Compromised keys could allow attackers to decrypt previously stored contract data. To mitigate this, TEEs use distributed key management, splitting key control across multiple trusted nodes and frequently rotating short-term keys to limit the impact of a breach.
Ekiden pioneered such a system, serving as a foundation for similar models on other blockchains. The most sensitive keys are managed by a key-management committee (KMC) using threshold cryptography. The committee’s shares are proactively reshared to rotate who holds which share. Individual worker nodes hold limited-access, short-lived keys tied to specific tasks.
These keys are issued by the KMC for each contract and expire at the end of every epoch. To obtain a key, a worker node must prove its legitimacy to the KMC through secure channels. Each KMC member then generates a key share using a pseudo-random function and transmits it to the node, which reconstructs the full key after collecting enough shares.
Compromised KMC nodes can be revoked through governance, excluding them from future epochs, reducing the potential impact of a breach. When deploying a confidential contract, its enclave generates a fresh public key and publishes it on the blockchain along with the contract code and encrypted initial state.
Users retrieve this key to encrypt their inputs before sending them to the compute node. The node also provides a signing key bound to the enclave via attestation when it starts up, ensuring authenticity.
Other Uses of TEEs in Blockchains
Beyond private smart contract execution, TEEs can improve blockchain scalability and efficiency. TEE-enabled nodes can securely execute computationally intensive tasks off-chain and submit the results on-chain, reducing gas costs and increasing overall throughput.
iExec is a decentralized cloud computing platform using TEEs for off-chain computations. It uses Intel SGX-based enclaves to offload and isolate computation from the blockchain.
A requester, such as a smart contract or user, can purchase a confidential computation as a task on-chain. The blockchain notifies worker nodes to execute the task inside a secure enclave. Before execution, the enclave generates an attestation report containing cryptographic evidence of the enclave’s code and configuration.
This report is sent to a Secret Management Service, which verifies the enclave’s integrity and authenticity before computation begins.
Trusted execution environments can also provide MEV-resistant blockchain infrastructure. Unichain, an optimistic rollup on Ethereum developed by the Uniswap team and launched in October 2024, uses TEEs in its block-generation process. Its block builder, developed with Flashbots, constructs blocks within a protected enclave.
Transactions routed to the TEE builder are filtered, priority-ordered, and bundled into Flashblocks, allowing Unichain to achieve 1-second block times, with plans for 250-millisecond sub-blocks and improved transaction ordering. Building blocks within TEEs helps reduce MEV extraction by keeping mempool transactions encrypted.
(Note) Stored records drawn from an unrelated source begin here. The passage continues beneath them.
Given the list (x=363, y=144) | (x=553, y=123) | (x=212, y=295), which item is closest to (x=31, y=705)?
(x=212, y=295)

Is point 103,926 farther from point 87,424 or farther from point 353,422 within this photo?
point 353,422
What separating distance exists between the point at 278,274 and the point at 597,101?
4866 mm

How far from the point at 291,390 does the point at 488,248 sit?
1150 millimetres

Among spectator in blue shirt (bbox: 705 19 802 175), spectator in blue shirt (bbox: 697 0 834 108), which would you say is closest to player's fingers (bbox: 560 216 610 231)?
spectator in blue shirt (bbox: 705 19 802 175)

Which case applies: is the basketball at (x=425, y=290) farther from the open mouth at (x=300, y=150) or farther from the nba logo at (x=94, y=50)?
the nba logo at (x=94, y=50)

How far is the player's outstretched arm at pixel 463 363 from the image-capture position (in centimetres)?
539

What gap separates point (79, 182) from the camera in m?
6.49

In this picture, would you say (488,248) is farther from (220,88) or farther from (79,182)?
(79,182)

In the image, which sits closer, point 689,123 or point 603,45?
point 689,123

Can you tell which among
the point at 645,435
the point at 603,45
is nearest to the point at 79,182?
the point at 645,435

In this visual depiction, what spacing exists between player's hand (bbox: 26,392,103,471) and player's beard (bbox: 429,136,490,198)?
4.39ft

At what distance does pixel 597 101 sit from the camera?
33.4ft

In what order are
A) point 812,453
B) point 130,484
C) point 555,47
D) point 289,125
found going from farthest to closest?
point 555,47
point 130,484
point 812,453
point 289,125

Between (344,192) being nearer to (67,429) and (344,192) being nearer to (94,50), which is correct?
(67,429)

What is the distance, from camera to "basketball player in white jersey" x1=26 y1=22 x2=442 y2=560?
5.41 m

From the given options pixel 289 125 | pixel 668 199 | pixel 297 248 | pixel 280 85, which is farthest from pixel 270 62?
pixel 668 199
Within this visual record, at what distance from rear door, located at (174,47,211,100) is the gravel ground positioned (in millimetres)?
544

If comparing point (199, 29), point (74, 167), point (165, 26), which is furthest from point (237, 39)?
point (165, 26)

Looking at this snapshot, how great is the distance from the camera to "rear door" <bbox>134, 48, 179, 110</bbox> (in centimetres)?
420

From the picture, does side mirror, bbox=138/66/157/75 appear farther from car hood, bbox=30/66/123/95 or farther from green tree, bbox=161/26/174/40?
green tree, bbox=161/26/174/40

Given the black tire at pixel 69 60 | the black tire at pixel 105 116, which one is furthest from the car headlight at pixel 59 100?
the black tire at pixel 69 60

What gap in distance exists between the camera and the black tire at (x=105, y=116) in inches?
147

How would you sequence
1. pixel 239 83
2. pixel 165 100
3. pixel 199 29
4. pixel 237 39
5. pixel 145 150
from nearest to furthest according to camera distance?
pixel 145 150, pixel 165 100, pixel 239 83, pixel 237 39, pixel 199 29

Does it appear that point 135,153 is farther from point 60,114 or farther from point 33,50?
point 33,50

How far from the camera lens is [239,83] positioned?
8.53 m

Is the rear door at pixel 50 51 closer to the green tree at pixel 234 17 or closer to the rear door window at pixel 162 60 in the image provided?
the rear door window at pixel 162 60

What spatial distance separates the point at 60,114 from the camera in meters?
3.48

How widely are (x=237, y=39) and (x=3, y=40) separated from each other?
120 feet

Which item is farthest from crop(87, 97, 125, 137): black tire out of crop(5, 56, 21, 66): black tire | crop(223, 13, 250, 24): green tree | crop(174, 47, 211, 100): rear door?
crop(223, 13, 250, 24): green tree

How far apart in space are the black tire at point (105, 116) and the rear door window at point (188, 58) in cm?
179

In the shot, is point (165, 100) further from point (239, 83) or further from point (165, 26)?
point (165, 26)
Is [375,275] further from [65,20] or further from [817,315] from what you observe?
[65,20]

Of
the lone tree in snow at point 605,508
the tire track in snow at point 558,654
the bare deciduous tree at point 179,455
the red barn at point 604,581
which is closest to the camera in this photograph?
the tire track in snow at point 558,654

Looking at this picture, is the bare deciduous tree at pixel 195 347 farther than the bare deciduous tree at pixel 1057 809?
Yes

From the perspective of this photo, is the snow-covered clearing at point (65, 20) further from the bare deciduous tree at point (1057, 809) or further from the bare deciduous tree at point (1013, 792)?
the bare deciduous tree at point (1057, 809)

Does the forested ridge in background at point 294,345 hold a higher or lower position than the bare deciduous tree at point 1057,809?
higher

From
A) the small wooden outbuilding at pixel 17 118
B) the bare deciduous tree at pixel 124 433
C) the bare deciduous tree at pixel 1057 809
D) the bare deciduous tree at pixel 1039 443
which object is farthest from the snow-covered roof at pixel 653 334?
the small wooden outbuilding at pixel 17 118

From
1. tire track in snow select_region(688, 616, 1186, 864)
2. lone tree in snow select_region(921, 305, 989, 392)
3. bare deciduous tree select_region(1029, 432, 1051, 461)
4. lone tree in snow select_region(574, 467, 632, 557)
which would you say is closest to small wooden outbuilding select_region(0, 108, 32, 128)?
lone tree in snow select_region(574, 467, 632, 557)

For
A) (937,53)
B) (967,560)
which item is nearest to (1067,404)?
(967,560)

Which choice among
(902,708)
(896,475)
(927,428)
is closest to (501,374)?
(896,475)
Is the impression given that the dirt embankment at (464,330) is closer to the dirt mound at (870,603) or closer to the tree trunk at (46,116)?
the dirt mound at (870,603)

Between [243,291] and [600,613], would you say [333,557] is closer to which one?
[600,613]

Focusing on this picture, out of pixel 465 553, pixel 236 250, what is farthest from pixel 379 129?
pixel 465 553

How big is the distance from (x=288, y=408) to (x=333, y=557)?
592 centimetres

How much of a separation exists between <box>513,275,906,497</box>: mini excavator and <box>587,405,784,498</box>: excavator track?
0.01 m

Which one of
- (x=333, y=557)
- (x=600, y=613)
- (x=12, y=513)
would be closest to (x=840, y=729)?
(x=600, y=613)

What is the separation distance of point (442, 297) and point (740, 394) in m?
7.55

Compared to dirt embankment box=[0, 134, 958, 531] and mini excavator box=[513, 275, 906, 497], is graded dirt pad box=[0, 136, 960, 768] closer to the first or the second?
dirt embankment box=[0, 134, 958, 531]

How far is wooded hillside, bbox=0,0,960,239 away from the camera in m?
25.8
Unichain aims to build a DeFi-designated blockchain with these features.
Conclusion
Trusted execution environments are gaining momentum in blockchains as developers seek more efficient privacy solutions. TEEs can shape the future of decentralized applications with low-cost and high-latency secure computation. However, hardware requirements and trust assumptions mean that TEEs are not yet natively supported by most blockchains.
Expect TEE use cases to expand from privacy-preserving applications to scalability solutions for blockchains and off-chain computation for decentralized applications. This shift is driven by computationally demanding DApps, such as decentralized AI applications, where TEEs may facilitate low-cost, high-performance off-chain computation.